Set task: Print the data that follows exactly.

[START Supplied data]

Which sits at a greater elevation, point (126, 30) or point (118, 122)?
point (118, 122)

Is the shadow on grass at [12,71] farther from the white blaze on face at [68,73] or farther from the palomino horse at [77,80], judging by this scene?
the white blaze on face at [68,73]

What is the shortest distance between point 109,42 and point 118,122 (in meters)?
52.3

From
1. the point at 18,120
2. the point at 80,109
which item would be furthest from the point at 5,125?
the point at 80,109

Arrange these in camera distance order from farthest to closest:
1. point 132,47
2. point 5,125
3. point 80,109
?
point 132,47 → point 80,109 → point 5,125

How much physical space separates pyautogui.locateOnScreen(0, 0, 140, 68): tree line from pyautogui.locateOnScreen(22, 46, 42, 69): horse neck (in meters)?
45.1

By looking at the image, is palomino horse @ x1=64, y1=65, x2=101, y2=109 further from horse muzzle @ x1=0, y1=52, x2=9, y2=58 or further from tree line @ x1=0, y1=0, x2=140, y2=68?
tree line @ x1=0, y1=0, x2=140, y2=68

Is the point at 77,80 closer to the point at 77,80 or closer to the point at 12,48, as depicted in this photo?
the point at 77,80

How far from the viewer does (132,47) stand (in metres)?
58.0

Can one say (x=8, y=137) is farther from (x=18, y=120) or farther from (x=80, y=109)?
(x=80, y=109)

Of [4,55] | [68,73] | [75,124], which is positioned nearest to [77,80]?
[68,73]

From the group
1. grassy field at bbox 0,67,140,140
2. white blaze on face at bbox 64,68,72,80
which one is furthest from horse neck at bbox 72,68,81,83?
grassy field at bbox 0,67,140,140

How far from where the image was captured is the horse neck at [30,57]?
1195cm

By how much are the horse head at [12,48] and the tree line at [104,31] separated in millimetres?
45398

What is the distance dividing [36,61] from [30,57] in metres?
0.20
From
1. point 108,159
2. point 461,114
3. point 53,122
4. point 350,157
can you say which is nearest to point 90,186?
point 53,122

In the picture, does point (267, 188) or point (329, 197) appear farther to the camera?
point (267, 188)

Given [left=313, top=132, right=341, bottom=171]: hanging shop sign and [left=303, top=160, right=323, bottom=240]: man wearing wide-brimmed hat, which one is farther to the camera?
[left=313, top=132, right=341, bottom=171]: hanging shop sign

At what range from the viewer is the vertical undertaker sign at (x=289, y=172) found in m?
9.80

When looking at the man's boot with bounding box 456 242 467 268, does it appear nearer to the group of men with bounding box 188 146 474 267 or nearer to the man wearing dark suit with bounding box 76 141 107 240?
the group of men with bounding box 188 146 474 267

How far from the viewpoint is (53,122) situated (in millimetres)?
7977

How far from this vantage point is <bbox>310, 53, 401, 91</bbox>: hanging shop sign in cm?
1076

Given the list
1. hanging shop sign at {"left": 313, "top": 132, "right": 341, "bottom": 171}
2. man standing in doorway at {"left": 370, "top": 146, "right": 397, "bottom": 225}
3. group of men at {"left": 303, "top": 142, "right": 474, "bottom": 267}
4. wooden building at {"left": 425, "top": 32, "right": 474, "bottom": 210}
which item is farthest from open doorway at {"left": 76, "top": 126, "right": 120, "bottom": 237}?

[END Supplied data]

Expected answer:
Which sits at a greater elevation, point (126, 30) or point (118, 122)?
point (118, 122)

Is the shadow on grass at [12,71] farther from the white blaze on face at [68,73] or farther from the palomino horse at [77,80], judging by this scene?
the white blaze on face at [68,73]

What is the shortest distance between point 109,42 and point 118,122 (in meters)?
52.3

From
1. the point at 18,120
2. the point at 80,109
which item would be furthest from the point at 5,125?
the point at 80,109

Arrange these in camera distance order from farthest to closest:
1. point 132,47
2. point 5,125
3. point 80,109
?
point 132,47 → point 80,109 → point 5,125

How much physical space separates pyautogui.locateOnScreen(0, 0, 140, 68): tree line from pyautogui.locateOnScreen(22, 46, 42, 69): horse neck (in meters)?
45.1

By looking at the image, is palomino horse @ x1=64, y1=65, x2=101, y2=109 further from horse muzzle @ x1=0, y1=52, x2=9, y2=58 or further from tree line @ x1=0, y1=0, x2=140, y2=68?
tree line @ x1=0, y1=0, x2=140, y2=68

Is the point at 77,80 closer to the point at 77,80 or closer to the point at 12,48, as depicted in this photo?
the point at 77,80

How far from the viewer does (132,47) stand (in metres)?
58.0

Can one say (x=8, y=137) is farther from (x=18, y=120) or farther from (x=80, y=109)?
(x=80, y=109)

Of [4,55] | [68,73] | [75,124], which is positioned nearest to [77,80]?
[68,73]

From the group
1. grassy field at bbox 0,67,140,140
2. white blaze on face at bbox 64,68,72,80
which one is furthest from horse neck at bbox 72,68,81,83?
grassy field at bbox 0,67,140,140

How far from where the image was captured is the horse neck at [30,57]?
1195cm

By how much are the horse head at [12,48] and the tree line at [104,31] separated in millimetres?
45398

What is the distance dividing [36,61] from [30,57] in metres?
0.20
From
1. point 108,159
2. point 461,114
3. point 53,122
4. point 350,157
can you say which is nearest to point 90,186?
point 53,122

In the picture, does point (267, 188) or point (329, 197) appear farther to the camera?
point (267, 188)

Given [left=313, top=132, right=341, bottom=171]: hanging shop sign and [left=303, top=160, right=323, bottom=240]: man wearing wide-brimmed hat, which one is farther to the camera?
[left=313, top=132, right=341, bottom=171]: hanging shop sign

At what range from the viewer is the vertical undertaker sign at (x=289, y=172) found in m?
9.80

When looking at the man's boot with bounding box 456 242 467 268, does it appear nearer to the group of men with bounding box 188 146 474 267 or nearer to the man wearing dark suit with bounding box 76 141 107 240?
the group of men with bounding box 188 146 474 267

How far from the viewpoint is (53,122) situated (in millimetres)?
7977

How far from this vantage point is <bbox>310, 53, 401, 91</bbox>: hanging shop sign in cm?
1076

Given the list
1. hanging shop sign at {"left": 313, "top": 132, "right": 341, "bottom": 171}
2. man standing in doorway at {"left": 370, "top": 146, "right": 397, "bottom": 225}
3. group of men at {"left": 303, "top": 142, "right": 474, "bottom": 267}
4. wooden building at {"left": 425, "top": 32, "right": 474, "bottom": 210}
which item is farthest from open doorway at {"left": 76, "top": 126, "right": 120, "bottom": 237}?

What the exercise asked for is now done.